Investment in accounts receivable increased 5% to R815.8m whilst accounts payable, which includes trade payables of R878.6m (2005: R761.3m) increased in line with merchandise purchases.

The increase in cash balances relates mainly to the securitisation structure and cash holdings in subsidiaries, which despite being offset in the local group cash management system, may not be offset against short term borrowings for accounting purposes.

cash flow and capital expenditure

Cash generated by operating activities prior to investment in financial services assets increased 62% reflecting better working capital management and an improved quality of earnings.

Our R637.9m (2005: R385.9m) investment in capital expenditure provides us with a sustainable platform for future growth. Our new distribution centre in Midrand, Gauteng is due to be operational in March 2007 and the implementation of our systems renewal programme is currently being rolled out. 35 new stores were opened during the year and a further 57 are planned for the next 12 months. These investment focus areas will continue to utilise the majority of capital spend in the year ahead.

financial risk management

Financial risks related to funding (liquidity and counterparty risks), interest rate risk and foreign exchange risk are managed by the treasury committee which meets on a regular basis. The funding requirements of the financial services and retail segments are assessed independently in line with their business models in order to optimise the respective funding structures. Our funding strategy, which attempts to balance the operational and systemic risks with desired returns, is to operate an ungeared retail business and to gear the financial services assets with 70% to 80% debt funding.

Liquidity risk associated with borrowings is managed by staggering the timing of maturities of borrowings and maintaining substantial short-term unsecured banking facilities. Unutilised banking facilities totalled R1.7bn at June 2006 (2005: R2.8bn).

Financial services assets and interest bearing borrowings carry interest rate risk. As part of the process of managing the group's fixed and floating rate borrowings mix, the interest rate characteristics of new borrowings and refinancing of existing borrowings are positioned according to expected movements in interest rates. A R950m interest rate collar was entered into in March 2006, providing a 3-month Jibar cap at 8.46%.

It is the group's policy to cover all foreign currency exposures arising from the acquisition of goods and services with forward exchange contracts.

In February 2007 we anticipate completing a further securitised bond issuance as the first tranche of our initial issuance matures.

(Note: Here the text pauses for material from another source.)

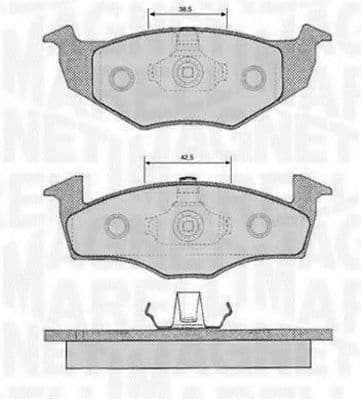 363916060390 Magneti Marelli Гальмівні колодки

Our dividend policy remains at a cover of 1.7 times earnings per share.

accounting standards

This year is our first reporting period under International Financial Reporting Standards (IFRS). The impact on our results is set out in further detail in note 34 of the annual financial statements. The key changes made to our reporting arose from:

  • IAS 39 Financial Instruments: Recognition and Measurement – The requirement that a loss event be incurred prior to recognition of the impairment of a financial asset resulted in a reduction in the impairment provision. Provisioning is a key area of management judgment in preparation of the annual financial statements and we have a rigorous process to ensure the adequacy and appropriateness thereof.
  • IAS 16 Property, Plant and Equipment – The annual review of residual values and useful lives gave rise to the reversal of accumulated depreciation, mostly on the property portfolio, where assets may be appreciating in value. It remains our policy not to revalue assets above original cost. In addition we have elected to separate, for disclosure purposes, investment properties not occupied by group companies.
  • IFRS 2 Share Based Payments – As previously disclosed, shares and share options issued under our incentive schemes meet the definition of share based payments. The value of the options granted has been expensed over the vesting period.

Of the three standards in issue but not yet in effect which have an impact on Woolworths, we have early adopted IAS 1 – Amendment on Capital Disclosure, and provided a note on the impacts of IFRS 7 – Financial Instrument Disclosures, and IAS 39 - Amendment on Financial Guarantee Contracts.